### Selected excerpt
BEGIN

If you only use one model provider and are comfortable with errors propagating, you do not need fallback().
Error Classification
Not all errors trigger fallback. Crux classifies errors into categories:
| Category | Triggers | Examples |
|---|---|---|
rate_limit | HTTP 429 | Provider rate limit exceeded |
timeout | ETIMEDOUT, AbortError | Model took too long to respond |
server_error | HTTP 500-599 | Provider internal error, bad gateway |
connection_error | ECONNREFUSED, ENOTFOUND, fetch failures | DNS failure, provider unreachable |
auth_error | HTTP 401, 403 | Invalid API key, insufficient permissions |
validation_exhausted | ValidationExhaustedError | All validation retries exhausted |
Validation errors, content policy violations, and unknown errors do not trigger fallback by default. They are thrown immediately because retrying with a different model usually does not help.
Filter Error Categories
By default, classified retryable errors trigger fallback. Use on to restrict the categories.
const model = fallback(primary, backup, {
on: ['rate_limit', 'timeout'],
})Server errors and connection errors would be thrown immediately in this configuration.
Custom Error Predicates
For edge cases beyond the built-in categories, provide a shouldFallback predicate. It takes priority over on.
const model = fallback(gpt4o, claudeSonnet, {
shouldFallback: (error) => {
if (error.code === 'content_filter') return true
if (error.status === 429) return true
return false
},
})Inspecting Results
When fallback occurs, the result includes metadata:
const result = await generate(myPrompt, {
model: fallback(gpt4o, claudeSonnet),
input,
})
if (result._meta.fallback) {
console.log(`Took ${result._meta.fallback.attempts} attempts`)
console.log(`Failed models: ${result._meta.fallback.failedModels.join(', ')}`)
}The _meta.fallback object contains:
| Field | Type | Description |
|---|---|---|
attempts | number | Total attempts including the successful one |
failedModels | string[] | Model IDs that failed |
details | FallbackAttemptDetail[] | Per-attempt breakdown |
Each detail entry has model, durationMs, status, error, errorCategory, and cost when available.
When the first model succeeds, _meta.fallback is undefined.
All Models Fail
When every model in the fallback chain fails, Crux throws an AggregateError containing all individual errors.
try {
await generate(myPrompt, {
model: fallback(modelA, modelB, modelC),
input,
})
} catch (error) {
if (error instanceof AggregateError) {
console.log(error.message)
error.errors.forEach((cause, index) => {
console.log(`Model ${index + 1}: ${cause.message}`)
})
}
}Observability Callbacks
Use onAttemptError to log or alert when a model fails.
const model = fallback(gpt4o, claudeSonnet, {
id: 'resilient-model',
onAttemptError: (error, attempt, model) => {
logger.warn('Fallback attempt failed', {
attempt,
model: model.modelId,
error: error.message,
})

END

### Questions
- 1) List every error category named in the classification table of the fallback documentation.
- 2) According to the fallback documentation, what does Crux throw when every model in the fallback chain fails?
- 3) Print the passage of the fallback documentation between "Error Classification" and "restrict the categories.", inclusive.

### Collected data entries
BEGIN

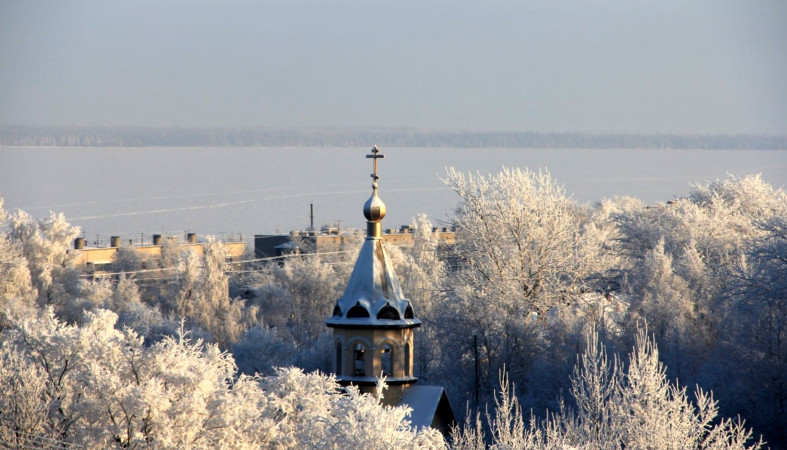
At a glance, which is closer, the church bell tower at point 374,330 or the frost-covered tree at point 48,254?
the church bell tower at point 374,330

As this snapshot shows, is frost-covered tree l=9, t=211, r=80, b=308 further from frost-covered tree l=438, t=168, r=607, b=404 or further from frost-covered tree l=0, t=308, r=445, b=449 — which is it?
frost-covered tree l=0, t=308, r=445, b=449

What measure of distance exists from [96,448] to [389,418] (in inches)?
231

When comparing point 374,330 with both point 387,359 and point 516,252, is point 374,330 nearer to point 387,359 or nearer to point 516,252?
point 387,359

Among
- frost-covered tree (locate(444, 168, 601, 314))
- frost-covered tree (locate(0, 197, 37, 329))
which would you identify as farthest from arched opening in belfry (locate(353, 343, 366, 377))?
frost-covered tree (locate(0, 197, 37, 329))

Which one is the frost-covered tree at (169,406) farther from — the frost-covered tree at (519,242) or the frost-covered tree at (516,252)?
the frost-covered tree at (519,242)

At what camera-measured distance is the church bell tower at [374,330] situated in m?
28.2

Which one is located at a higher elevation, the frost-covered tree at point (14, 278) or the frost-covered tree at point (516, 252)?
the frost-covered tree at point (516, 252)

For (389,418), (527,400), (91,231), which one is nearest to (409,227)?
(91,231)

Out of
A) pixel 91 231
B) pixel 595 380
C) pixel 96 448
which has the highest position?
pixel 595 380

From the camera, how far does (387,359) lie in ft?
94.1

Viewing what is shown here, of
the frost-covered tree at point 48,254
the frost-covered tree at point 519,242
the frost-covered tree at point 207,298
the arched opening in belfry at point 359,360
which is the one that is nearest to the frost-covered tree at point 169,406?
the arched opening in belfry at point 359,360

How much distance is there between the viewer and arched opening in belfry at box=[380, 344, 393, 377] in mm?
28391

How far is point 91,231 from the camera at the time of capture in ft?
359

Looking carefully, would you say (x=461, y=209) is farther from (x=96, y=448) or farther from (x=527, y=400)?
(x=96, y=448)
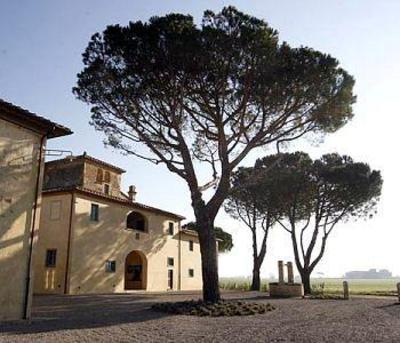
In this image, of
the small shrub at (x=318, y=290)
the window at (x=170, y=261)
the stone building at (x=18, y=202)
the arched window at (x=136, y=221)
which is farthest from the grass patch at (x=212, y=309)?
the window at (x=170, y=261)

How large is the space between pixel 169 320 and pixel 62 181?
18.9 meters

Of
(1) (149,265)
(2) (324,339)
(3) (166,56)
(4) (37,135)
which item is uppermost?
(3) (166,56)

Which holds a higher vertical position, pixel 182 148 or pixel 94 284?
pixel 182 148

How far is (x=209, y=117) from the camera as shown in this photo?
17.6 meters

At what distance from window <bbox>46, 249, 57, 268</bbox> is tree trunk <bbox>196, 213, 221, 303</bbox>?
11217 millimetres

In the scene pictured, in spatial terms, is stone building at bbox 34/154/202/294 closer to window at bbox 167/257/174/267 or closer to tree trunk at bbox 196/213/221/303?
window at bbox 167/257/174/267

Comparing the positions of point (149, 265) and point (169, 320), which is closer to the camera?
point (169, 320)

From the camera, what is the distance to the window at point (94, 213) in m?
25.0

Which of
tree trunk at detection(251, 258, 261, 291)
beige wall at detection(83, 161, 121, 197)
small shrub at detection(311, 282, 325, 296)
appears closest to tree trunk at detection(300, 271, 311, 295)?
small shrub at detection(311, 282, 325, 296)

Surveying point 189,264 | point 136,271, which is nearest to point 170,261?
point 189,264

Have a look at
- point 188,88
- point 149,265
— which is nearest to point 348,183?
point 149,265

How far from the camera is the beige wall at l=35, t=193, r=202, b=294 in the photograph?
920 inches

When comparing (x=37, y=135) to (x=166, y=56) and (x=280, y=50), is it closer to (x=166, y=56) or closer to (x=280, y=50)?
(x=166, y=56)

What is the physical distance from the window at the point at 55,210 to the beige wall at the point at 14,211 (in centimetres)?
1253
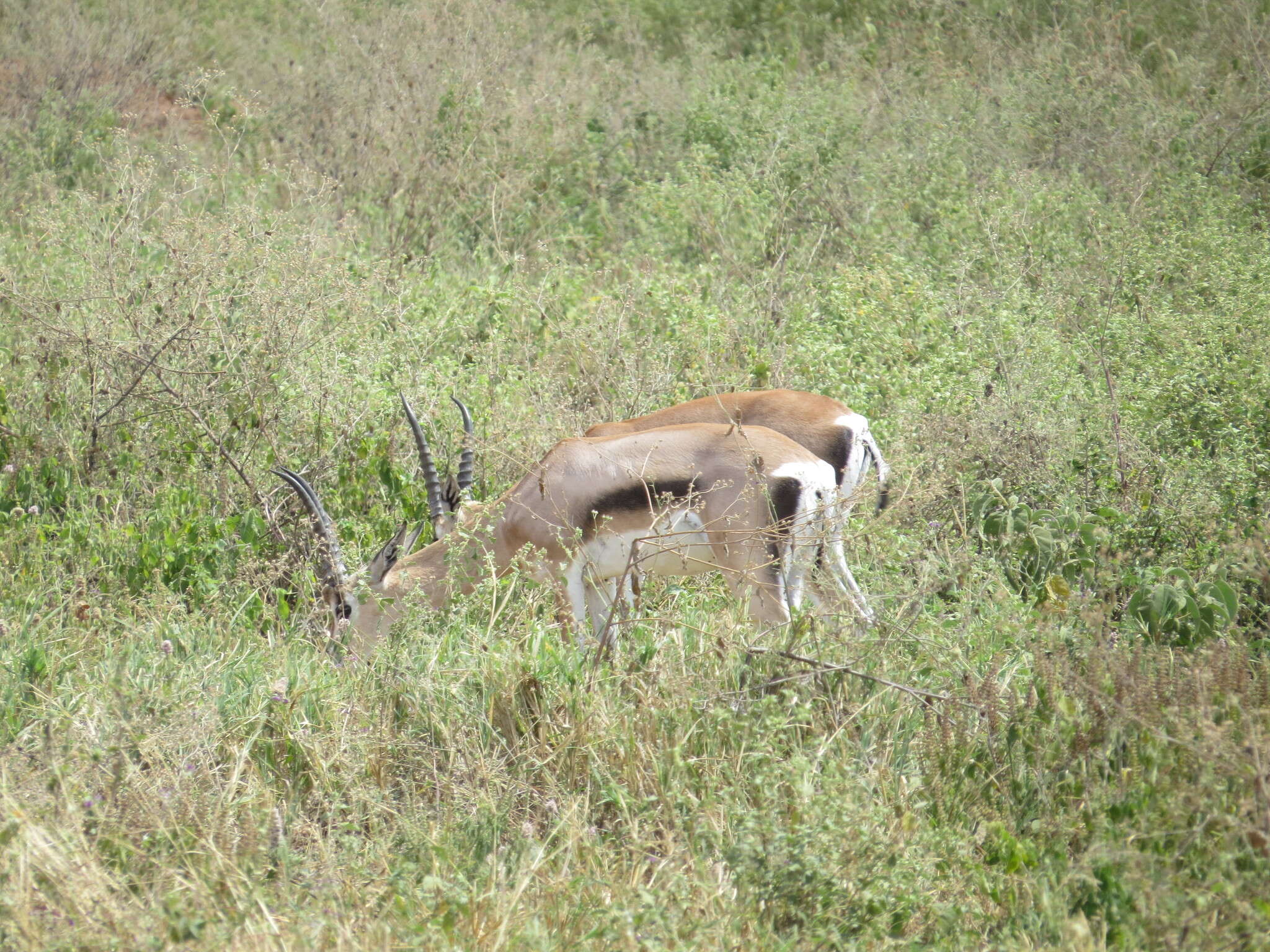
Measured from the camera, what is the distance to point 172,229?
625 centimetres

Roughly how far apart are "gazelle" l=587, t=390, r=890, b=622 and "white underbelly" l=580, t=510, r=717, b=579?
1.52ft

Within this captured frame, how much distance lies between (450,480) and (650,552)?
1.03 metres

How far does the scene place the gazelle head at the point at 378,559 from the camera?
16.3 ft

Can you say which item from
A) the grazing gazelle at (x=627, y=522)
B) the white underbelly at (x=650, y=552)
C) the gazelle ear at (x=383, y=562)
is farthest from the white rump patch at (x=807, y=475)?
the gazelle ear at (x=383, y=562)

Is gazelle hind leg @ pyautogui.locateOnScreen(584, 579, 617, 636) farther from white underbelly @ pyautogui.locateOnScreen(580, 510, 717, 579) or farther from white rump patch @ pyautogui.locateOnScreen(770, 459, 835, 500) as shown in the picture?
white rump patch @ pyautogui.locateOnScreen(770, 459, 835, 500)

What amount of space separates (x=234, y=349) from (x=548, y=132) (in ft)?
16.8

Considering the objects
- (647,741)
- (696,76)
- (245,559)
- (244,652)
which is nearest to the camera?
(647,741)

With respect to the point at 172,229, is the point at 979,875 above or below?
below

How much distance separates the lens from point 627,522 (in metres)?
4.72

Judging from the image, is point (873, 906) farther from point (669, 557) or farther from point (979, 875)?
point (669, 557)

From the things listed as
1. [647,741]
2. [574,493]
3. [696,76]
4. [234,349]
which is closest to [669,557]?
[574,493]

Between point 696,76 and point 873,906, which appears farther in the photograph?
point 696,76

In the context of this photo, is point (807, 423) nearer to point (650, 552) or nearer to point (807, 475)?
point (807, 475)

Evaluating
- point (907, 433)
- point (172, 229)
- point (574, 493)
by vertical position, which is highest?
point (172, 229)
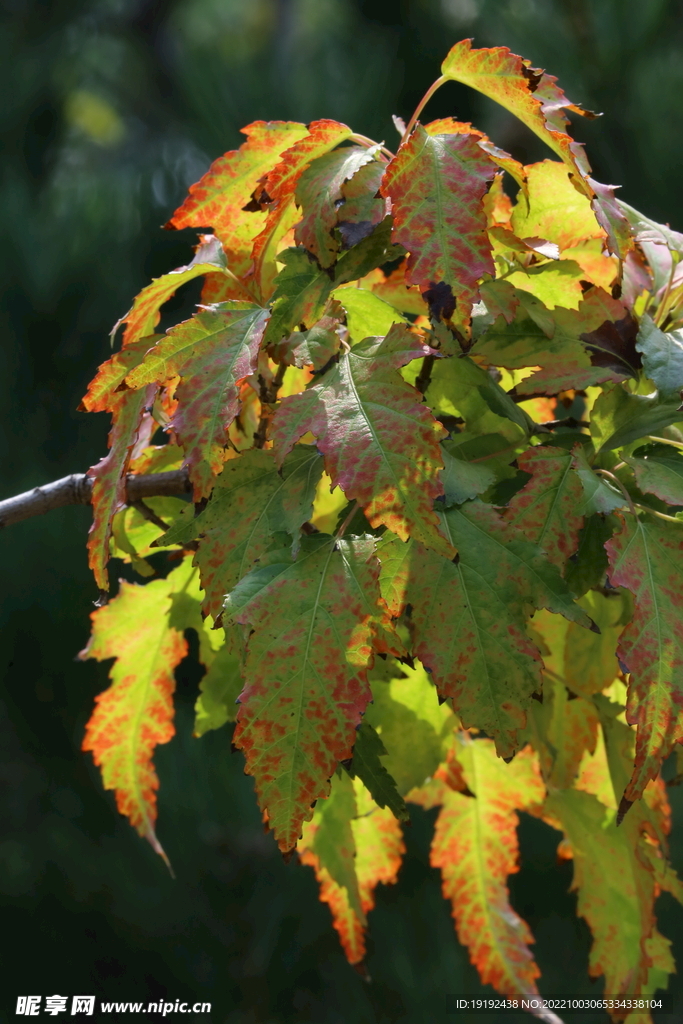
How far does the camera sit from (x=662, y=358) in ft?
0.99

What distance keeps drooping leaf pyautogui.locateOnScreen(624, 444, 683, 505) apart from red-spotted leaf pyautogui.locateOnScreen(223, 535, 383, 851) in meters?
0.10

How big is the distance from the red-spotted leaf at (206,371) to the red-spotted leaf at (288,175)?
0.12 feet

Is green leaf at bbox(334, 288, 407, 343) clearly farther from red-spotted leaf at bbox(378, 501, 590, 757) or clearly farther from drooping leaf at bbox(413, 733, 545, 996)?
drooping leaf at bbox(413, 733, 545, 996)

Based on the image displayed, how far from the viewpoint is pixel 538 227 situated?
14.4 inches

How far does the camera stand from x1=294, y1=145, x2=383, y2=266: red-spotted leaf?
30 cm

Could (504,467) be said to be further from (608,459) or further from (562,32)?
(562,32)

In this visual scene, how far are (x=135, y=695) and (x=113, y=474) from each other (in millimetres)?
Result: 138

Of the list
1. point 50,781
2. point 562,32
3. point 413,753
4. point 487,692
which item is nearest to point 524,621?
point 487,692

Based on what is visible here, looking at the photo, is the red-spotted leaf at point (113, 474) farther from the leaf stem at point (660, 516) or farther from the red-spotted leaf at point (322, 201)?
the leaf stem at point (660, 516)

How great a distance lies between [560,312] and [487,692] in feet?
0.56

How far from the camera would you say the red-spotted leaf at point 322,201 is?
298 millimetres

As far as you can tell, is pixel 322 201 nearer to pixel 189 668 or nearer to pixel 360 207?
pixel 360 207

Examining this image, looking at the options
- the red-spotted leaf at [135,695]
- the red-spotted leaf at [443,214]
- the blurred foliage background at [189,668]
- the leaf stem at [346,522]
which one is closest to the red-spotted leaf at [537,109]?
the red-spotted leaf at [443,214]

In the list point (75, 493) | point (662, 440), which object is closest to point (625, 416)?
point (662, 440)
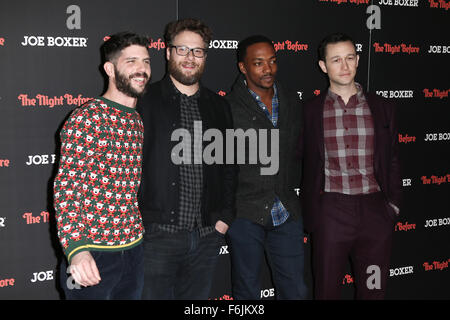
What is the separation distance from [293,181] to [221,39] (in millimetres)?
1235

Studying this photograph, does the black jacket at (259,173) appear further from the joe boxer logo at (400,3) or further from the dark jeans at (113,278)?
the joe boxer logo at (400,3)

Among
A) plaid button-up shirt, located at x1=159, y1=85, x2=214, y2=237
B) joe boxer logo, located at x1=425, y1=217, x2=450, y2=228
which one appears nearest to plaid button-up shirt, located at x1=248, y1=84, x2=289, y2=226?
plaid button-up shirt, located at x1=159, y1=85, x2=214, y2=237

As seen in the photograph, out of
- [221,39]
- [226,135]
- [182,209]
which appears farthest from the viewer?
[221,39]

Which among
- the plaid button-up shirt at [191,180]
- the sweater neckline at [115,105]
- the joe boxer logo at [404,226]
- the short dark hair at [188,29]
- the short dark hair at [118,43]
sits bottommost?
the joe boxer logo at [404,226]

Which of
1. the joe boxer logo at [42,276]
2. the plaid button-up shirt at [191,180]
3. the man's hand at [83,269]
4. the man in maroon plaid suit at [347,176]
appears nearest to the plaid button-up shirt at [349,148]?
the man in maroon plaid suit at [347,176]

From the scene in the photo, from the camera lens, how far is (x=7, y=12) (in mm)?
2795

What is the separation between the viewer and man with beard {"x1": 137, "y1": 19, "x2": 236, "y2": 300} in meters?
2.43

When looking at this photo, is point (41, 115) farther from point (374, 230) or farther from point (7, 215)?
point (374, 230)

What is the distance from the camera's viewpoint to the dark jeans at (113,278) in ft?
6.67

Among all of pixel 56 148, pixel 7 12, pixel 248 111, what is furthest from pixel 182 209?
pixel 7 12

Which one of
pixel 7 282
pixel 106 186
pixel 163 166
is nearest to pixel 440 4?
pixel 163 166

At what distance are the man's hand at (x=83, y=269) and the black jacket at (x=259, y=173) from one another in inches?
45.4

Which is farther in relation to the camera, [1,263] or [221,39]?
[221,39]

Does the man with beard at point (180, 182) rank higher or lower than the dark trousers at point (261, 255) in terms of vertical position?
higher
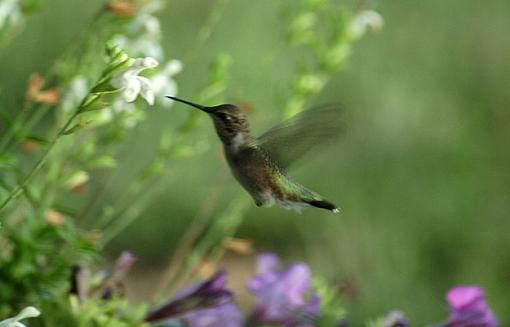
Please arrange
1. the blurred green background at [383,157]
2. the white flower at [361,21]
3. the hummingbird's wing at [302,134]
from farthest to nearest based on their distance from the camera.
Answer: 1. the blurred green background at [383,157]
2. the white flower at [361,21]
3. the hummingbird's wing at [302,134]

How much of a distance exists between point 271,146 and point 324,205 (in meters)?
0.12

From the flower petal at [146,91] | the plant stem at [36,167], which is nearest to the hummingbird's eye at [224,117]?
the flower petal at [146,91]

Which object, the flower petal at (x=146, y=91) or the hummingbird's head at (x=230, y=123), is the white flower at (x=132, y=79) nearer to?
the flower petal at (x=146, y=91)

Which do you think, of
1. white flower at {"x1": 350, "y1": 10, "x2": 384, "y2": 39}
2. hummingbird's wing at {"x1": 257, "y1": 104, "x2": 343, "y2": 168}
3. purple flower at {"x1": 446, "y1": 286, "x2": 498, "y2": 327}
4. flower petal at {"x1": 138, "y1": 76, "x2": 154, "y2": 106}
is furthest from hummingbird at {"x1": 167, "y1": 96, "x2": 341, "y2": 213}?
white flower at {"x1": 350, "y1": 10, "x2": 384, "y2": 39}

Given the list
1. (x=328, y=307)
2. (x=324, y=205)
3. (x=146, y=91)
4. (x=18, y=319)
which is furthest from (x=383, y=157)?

END

### Exercise answers
- 1) rate_limit, timeout, server_error, connection_error, auth_error, validation_exhausted

- 2) An AggregateError containing all individual errors.

- 3)
Error Classification
Not all errors trigger fallback. Crux classifies errors into categories:
| Category | Triggers | Examples |
|---|---|---|
rate_limit | HTTP 429 | Provider rate limit exceeded |
timeout | ETIMEDOUT, AbortError | Model took too long to respond |
server_error | HTTP 500-599 | Provider internal error, bad gateway |
connection_error | ECONNREFUSED, ENOTFOUND, fetch failures | DNS failure, provider unreachable |
auth_error | HTTP 401, 403 | Invalid API key, insufficient permissions |
validation_exhausted | ValidationExhaustedError | All validation retries exhausted |
Validation errors, content policy violations, and unknown errors do not trigger fallback by default. They are thrown immediately because retrying with a different model usually does not help.
Filter Error Categories
By default, classified retryable errors trigger fallback. Use on to restrict the categories.